Task requirements – Only the pictures are to be omitted; everything else in the listing must be reproduced exactly.

Available data –
○ ○ ○ ○ ○ ○ ○

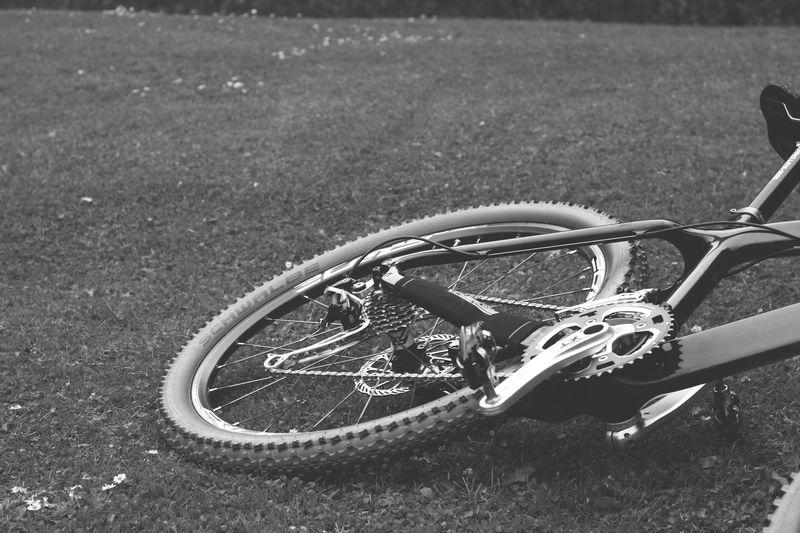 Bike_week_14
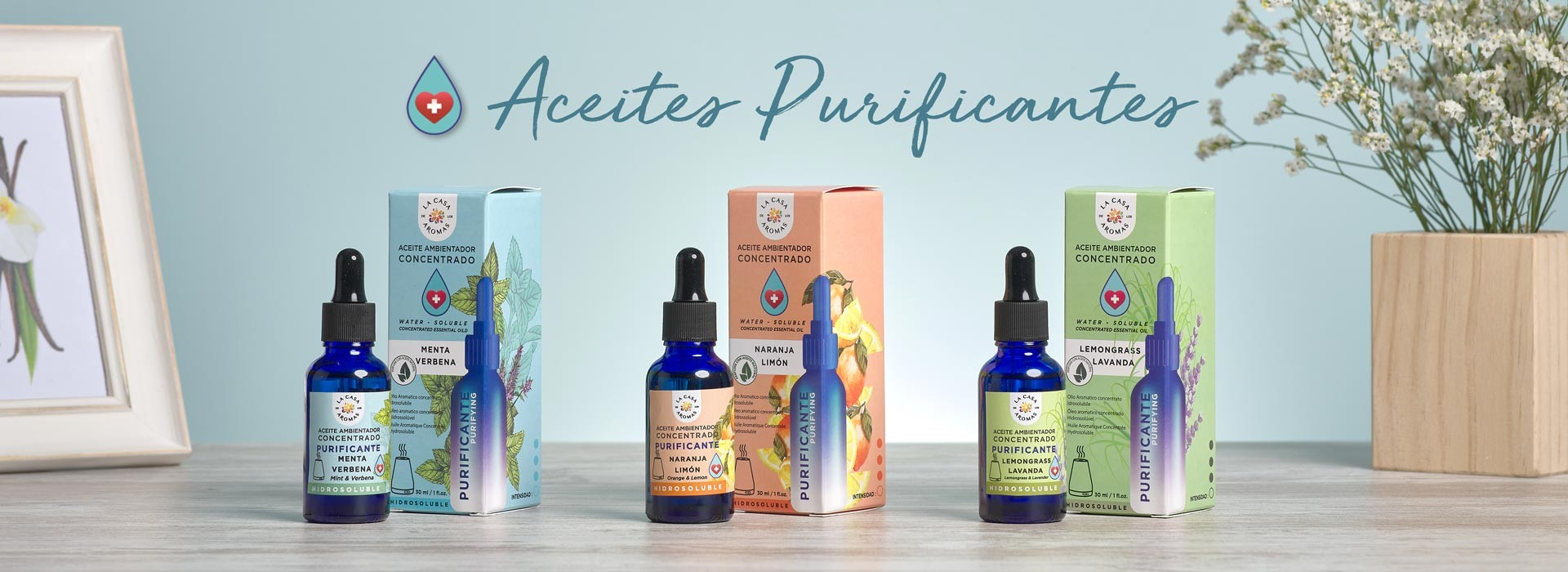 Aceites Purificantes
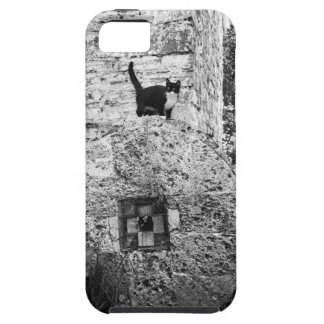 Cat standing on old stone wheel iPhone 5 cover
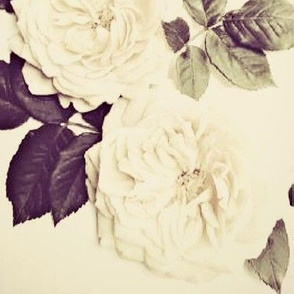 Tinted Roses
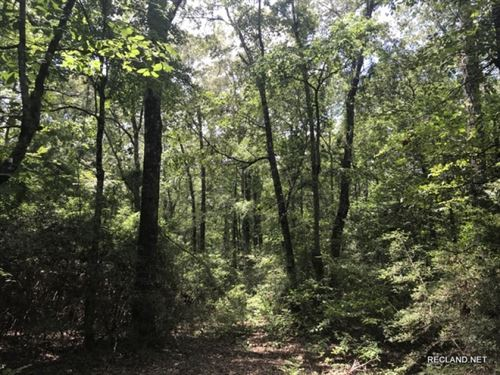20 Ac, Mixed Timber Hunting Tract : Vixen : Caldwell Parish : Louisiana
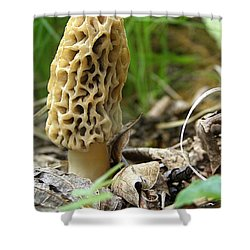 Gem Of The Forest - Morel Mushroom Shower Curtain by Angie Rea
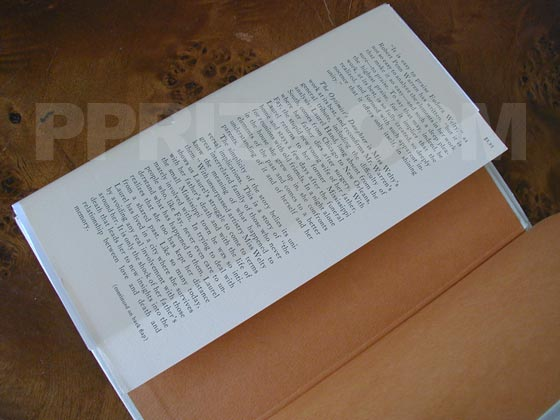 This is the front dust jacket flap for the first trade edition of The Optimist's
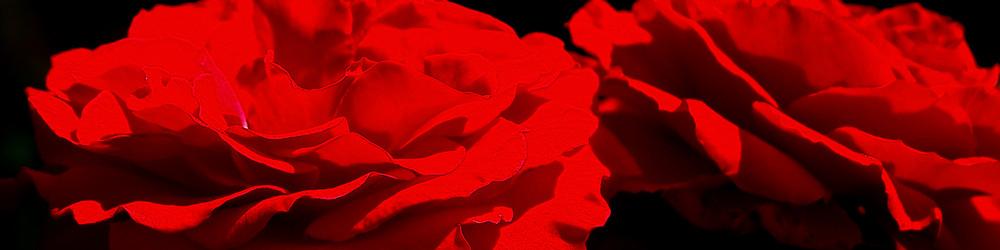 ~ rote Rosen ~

○ ○ ○ ○ ○ ○ ○

Result of this exercise –
 Bike_week_14
 Aceites Purificantes
 Cat standing on old stone wheel iPhone 5 cover
 Tinted Roses
20 Ac, Mixed Timber Hunting Tract : Vixen : Caldwell Parish : Louisiana
 Gem Of The Forest - Morel Mushroom Shower Curtain by Angie Rea
 This is the front dust jacket flap for the first trade edition of The Optimist's
 ~ rote Rosen ~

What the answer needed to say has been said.